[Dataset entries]
Start of Block

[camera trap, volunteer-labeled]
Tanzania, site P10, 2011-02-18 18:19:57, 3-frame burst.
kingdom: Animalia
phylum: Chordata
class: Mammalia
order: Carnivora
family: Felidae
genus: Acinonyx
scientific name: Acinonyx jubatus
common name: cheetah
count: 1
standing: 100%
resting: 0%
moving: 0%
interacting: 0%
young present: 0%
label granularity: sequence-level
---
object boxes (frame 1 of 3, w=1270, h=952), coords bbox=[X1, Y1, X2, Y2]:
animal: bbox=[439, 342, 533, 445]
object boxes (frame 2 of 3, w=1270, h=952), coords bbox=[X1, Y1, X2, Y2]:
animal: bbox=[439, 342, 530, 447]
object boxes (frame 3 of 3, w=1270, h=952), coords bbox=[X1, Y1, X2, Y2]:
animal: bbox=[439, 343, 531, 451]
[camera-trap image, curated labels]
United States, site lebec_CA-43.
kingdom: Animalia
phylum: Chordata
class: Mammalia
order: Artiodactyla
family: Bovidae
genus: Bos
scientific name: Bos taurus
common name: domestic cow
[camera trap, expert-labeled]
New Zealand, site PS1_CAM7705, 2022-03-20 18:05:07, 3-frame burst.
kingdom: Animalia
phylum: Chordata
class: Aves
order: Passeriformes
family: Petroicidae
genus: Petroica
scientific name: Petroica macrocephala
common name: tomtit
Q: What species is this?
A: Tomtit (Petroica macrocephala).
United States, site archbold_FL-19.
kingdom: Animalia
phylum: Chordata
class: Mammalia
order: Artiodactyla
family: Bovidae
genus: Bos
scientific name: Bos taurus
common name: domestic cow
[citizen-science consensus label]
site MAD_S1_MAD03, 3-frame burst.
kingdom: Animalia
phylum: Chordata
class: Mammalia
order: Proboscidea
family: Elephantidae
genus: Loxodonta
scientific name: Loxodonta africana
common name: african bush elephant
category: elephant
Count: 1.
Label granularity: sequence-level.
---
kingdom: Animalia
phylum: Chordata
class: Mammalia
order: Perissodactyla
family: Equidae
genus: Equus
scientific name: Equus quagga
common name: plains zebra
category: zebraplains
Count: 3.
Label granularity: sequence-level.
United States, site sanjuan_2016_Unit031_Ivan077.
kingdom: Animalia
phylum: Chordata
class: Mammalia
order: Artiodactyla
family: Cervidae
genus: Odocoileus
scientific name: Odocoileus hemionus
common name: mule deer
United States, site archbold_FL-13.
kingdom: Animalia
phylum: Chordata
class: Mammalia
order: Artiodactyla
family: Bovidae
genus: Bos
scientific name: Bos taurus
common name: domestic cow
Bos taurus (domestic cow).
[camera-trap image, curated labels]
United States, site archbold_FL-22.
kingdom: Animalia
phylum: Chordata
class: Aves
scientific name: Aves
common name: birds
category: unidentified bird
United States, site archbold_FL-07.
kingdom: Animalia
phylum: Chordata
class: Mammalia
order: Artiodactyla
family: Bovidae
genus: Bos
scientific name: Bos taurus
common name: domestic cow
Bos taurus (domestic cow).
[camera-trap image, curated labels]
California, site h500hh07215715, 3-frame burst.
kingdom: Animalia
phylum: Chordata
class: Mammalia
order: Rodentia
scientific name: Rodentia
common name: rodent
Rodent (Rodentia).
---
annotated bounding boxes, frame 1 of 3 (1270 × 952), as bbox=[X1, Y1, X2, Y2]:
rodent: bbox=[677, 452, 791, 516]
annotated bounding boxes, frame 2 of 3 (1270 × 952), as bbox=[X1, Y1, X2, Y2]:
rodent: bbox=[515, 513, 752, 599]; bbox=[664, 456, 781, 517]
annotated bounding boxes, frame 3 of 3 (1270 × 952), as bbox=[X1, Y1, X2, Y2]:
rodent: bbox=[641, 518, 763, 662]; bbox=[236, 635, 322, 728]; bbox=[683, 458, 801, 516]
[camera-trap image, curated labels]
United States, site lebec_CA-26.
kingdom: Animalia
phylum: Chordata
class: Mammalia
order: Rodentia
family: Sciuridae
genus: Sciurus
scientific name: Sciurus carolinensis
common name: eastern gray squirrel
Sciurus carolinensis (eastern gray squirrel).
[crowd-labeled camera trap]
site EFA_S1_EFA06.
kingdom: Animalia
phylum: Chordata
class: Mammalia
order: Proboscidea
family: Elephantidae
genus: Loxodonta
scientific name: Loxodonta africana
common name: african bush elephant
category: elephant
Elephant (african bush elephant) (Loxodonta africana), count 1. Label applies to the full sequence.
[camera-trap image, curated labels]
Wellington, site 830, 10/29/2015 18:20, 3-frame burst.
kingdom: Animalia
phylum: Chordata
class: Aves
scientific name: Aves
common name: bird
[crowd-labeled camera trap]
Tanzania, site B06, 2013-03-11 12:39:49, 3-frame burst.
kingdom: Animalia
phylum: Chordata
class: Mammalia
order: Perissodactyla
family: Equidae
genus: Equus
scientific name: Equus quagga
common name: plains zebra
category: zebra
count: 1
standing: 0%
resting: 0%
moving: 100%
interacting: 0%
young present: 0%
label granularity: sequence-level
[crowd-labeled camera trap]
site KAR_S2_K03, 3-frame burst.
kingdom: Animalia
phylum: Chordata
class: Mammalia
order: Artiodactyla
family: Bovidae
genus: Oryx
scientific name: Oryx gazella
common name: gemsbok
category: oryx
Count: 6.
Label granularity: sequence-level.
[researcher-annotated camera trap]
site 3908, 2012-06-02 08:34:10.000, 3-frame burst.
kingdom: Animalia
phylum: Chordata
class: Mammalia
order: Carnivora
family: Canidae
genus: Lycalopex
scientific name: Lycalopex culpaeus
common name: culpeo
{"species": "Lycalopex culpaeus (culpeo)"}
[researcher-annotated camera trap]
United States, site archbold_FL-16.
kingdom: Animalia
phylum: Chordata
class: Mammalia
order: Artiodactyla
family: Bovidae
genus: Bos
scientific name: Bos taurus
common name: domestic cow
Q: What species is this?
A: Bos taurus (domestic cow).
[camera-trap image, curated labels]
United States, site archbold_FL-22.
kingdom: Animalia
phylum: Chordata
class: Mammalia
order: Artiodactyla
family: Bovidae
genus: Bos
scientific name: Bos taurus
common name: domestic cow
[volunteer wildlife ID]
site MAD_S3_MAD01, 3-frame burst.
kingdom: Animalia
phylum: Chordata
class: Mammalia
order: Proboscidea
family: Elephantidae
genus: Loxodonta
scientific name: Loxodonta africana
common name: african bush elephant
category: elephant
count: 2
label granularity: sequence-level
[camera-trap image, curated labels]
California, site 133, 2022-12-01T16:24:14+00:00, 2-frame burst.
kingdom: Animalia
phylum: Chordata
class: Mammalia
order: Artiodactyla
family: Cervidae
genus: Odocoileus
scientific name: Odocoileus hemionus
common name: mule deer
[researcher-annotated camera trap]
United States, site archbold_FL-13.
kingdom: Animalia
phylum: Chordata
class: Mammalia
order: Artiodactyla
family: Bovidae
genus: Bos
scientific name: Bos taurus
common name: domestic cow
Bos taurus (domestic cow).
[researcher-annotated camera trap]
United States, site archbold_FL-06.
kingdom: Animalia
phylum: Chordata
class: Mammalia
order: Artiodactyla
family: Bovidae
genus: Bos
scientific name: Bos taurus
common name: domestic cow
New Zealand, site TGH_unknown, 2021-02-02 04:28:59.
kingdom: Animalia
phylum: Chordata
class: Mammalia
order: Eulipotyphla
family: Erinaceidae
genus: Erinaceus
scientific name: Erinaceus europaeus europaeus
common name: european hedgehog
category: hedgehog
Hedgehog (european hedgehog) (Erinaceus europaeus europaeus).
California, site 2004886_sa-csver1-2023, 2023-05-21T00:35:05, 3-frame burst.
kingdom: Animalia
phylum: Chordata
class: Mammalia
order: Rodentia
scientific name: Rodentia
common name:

End of Block

- [The task]:
Each of the records is to be written out again exactly.

- [Response area]:
[camera trap, volunteer-labeled]
Tanzania, site P10, 2011-02-18 18:19:57, 3-frame burst.
kingdom: Animalia
phylum: Chordata
class: Mammalia
order: Carnivora
family: Felidae
genus: Acinonyx
scientific name: Acinonyx jubatus
common name: cheetah
count: 1
standing: 100%
resting: 0%
moving: 0%
interacting: 0%
young present: 0%
label granularity: sequence-level
---
object boxes (frame 1 of 3, w=1270, h=952), coords bbox=[X1, Y1, X2, Y2]:
animal: bbox=[439, 342, 533, 445]
object boxes (frame 2 of 3, w=1270, h=952), coords bbox=[X1, Y1, X2, Y2]:
animal: bbox=[439, 342, 530, 447]
object boxes (frame 3 of 3, w=1270, h=952), coords bbox=[X1, Y1, X2, Y2]:
animal: bbox=[439, 343, 531, 451]
[camera-trap image, curated labels]
United States, site lebec_CA-43.
kingdom: Animalia
phylum: Chordata
class: Mammalia
order: Artiodactyla
family: Bovidae
genus: Bos
scientific name: Bos taurus
common name: domestic cow
[camera trap, expert-labeled]
New Zealand, site PS1_CAM7705, 2022-03-20 18:05:07, 3-frame burst.
kingdom: Animalia
phylum: Chordata
class: Aves
order: Passeriformes
family: Petroicidae
genus: Petroica
scientific name: Petroica macrocephala
common name: tomtit
Q: What species is this?
A: Tomtit (Petroica macrocephala).
United States, site archbold_FL-19.
kingdom: Animalia
phylum: Chordata
class: Mammalia
order: Artiodactyla
family: Bovidae
genus: Bos
scientific name: Bos taurus
common name: domestic cow
[citizen-science consensus label]
site MAD_S1_MAD03, 3-frame burst.
kingdom: Animalia
phylum: Chordata
class: Mammalia
order: Proboscidea
family: Elephantidae
genus: Loxodonta
scientific name: Loxodonta africana
common name: african bush elephant
category: elephant
Count: 1.
Label granularity: sequence-level.
---
kingdom: Animalia
phylum: Chordata
class: Mammalia
order: Perissodactyla
family: Equidae
genus: Equus
scientific name: Equus quagga
common name: plains zebra
category: zebraplains
Count: 3.
Label granularity: sequence-level.
United States, site sanjuan_2016_Unit031_Ivan077.
kingdom: Animalia
phylum: Chordata
class: Mammalia
order: Artiodactyla
family: Cervidae
genus: Odocoileus
scientific name: Odocoileus hemionus
common name: mule deer
United States, site archbold_FL-13.
kingdom: Animalia
phylum: Chordata
class: Mammalia
order: Artiodactyla
family: Bovidae
genus: Bos
scientific name: Bos taurus
common name: domestic cow
Bos taurus (domestic cow).
[camera-trap image, curated labels]
United States, site archbold_FL-22.
kingdom: Animalia
phylum: Chordata
class: Aves
scientific name: Aves
common name: birds
category: unidentified bird
United States, site archbold_FL-07.
kingdom: Animalia
phylum: Chordata
class: Mammalia
order: Artiodactyla
family: Bovidae
genus: Bos
scientific name: Bos taurus
common name: domestic cow
Bos taurus (domestic cow).
[camera-trap image, curated labels]
California, site h500hh07215715, 3-frame burst.
kingdom: Animalia
phylum: Chordata
class: Mammalia
order: Rodentia
scientific name: Rodentia
common name: rodent
Rodent (Rodentia).
---
annotated bounding boxes, frame 1 of 3 (1270 × 952), as bbox=[X1, Y1, X2, Y2]:
rodent: bbox=[677, 452, 791, 516]
annotated bounding boxes, frame 2 of 3 (1270 × 952), as bbox=[X1, Y1, X2, Y2]:
rodent: bbox=[515, 513, 752, 599]; bbox=[664, 456, 781, 517]
annotated bounding boxes, frame 3 of 3 (1270 × 952), as bbox=[X1, Y1, X2, Y2]:
rodent: bbox=[641, 518, 763, 662]; bbox=[236, 635, 322, 728]; bbox=[683, 458, 801, 516]
[camera-trap image, curated labels]
United States, site lebec_CA-26.
kingdom: Animalia
phylum: Chordata
class: Mammalia
order: Rodentia
family: Sciuridae
genus: Sciurus
scientific name: Sciurus carolinensis
common name: eastern gray squirrel
Sciurus carolinensis (eastern gray squirrel).
[crowd-labeled camera trap]
site EFA_S1_EFA06.
kingdom: Animalia
phylum: Chordata
class: Mammalia
order: Proboscidea
family: Elephantidae
genus: Loxodonta
scientific name: Loxodonta africana
common name: african bush elephant
category: elephant
Elephant (african bush elephant) (Loxodonta africana), count 1. Label applies to the full sequence.
[camera-trap image, curated labels]
Wellington, site 830, 10/29/2015 18:20, 3-frame burst.
kingdom: Animalia
phylum: Chordata
class: Aves
scientific name: Aves
common name: bird
[crowd-labeled camera trap]
Tanzania, site B06, 2013-03-11 12:39:49, 3-frame burst.
kingdom: Animalia
phylum: Chordata
class: Mammalia
order: Perissodactyla
family: Equidae
genus: Equus
scientific name: Equus quagga
common name: plains zebra
category: zebra
count: 1
standing: 0%
resting: 0%
moving: 100%
interacting: 0%
young present: 0%
label granularity: sequence-level
[crowd-labeled camera trap]
site KAR_S2_K03, 3-frame burst.
kingdom: Animalia
phylum: Chordata
class: Mammalia
order: Artiodactyla
family: Bovidae
genus: Oryx
scientific name: Oryx gazella
common name: gemsbok
category: oryx
Count: 6.
Label granularity: sequence-level.
[researcher-annotated camera trap]
site 3908, 2012-06-02 08:34:10.000, 3-frame burst.
kingdom: Animalia
phylum: Chordata
class: Mammalia
order: Carnivora
family: Canidae
genus: Lycalopex
scientific name: Lycalopex culpaeus
common name: culpeo
{"species": "Lycalopex culpaeus (culpeo)"}
[researcher-annotated camera trap]
United States, site archbold_FL-16.
kingdom: Animalia
phylum: Chordata
class: Mammalia
order: Artiodactyla
family: Bovidae
genus: Bos
scientific name: Bos taurus
common name: domestic cow
Q: What species is this?
A: Bos taurus (domestic cow).
[camera-trap image, curated labels]
United States, site archbold_FL-22.
kingdom: Animalia
phylum: Chordata
class: Mammalia
order: Artiodactyla
family: Bovidae
genus: Bos
scientific name: Bos taurus
common name: domestic cow
[volunteer wildlife ID]
site MAD_S3_MAD01, 3-frame burst.
kingdom: Animalia
phylum: Chordata
class: Mammalia
order: Proboscidea
family: Elephantidae
genus: Loxodonta
scientific name: Loxodonta africana
common name: african bush elephant
category: elephant
count: 2
label granularity: sequence-level
[camera-trap image, curated labels]
California, site 133, 2022-12-01T16:24:14+00:00, 2-frame burst.
kingdom: Animalia
phylum: Chordata
class: Mammalia
order: Artiodactyla
family: Cervidae
genus: Odocoileus
scientific name: Odocoileus hemionus
common name: mule deer
[researcher-annotated camera trap]
United States, site archbold_FL-13.
kingdom: Animalia
phylum: Chordata
class: Mammalia
order: Artiodactyla
family: Bovidae
genus: Bos
scientific name: Bos taurus
common name: domestic cow
Bos taurus (domestic cow).
[researcher-annotated camera trap]
United States, site archbold_FL-06.
kingdom: Animalia
phylum: Chordata
class: Mammalia
order: Artiodactyla
family: Bovidae
genus: Bos
scientific name: Bos taurus
common name: domestic cow
New Zealand, site TGH_unknown, 2021-02-02 04:28:59.
kingdom: Animalia
phylum: Chordata
class: Mammalia
order: Eulipotyphla
family: Erinaceidae
genus: Erinaceus
scientific name: Erinaceus europaeus europaeus
common name: european hedgehog
category: hedgehog
Hedgehog (european hedgehog) (Erinaceus europaeus europaeus).
California, site 2004886_sa-csver1-2023, 2023-05-21T00:35:05, 3-frame burst.
kingdom: Animalia
phylum: Chordata
class: Mammalia
order: Rodentia
scientific name: Rodentia
common name:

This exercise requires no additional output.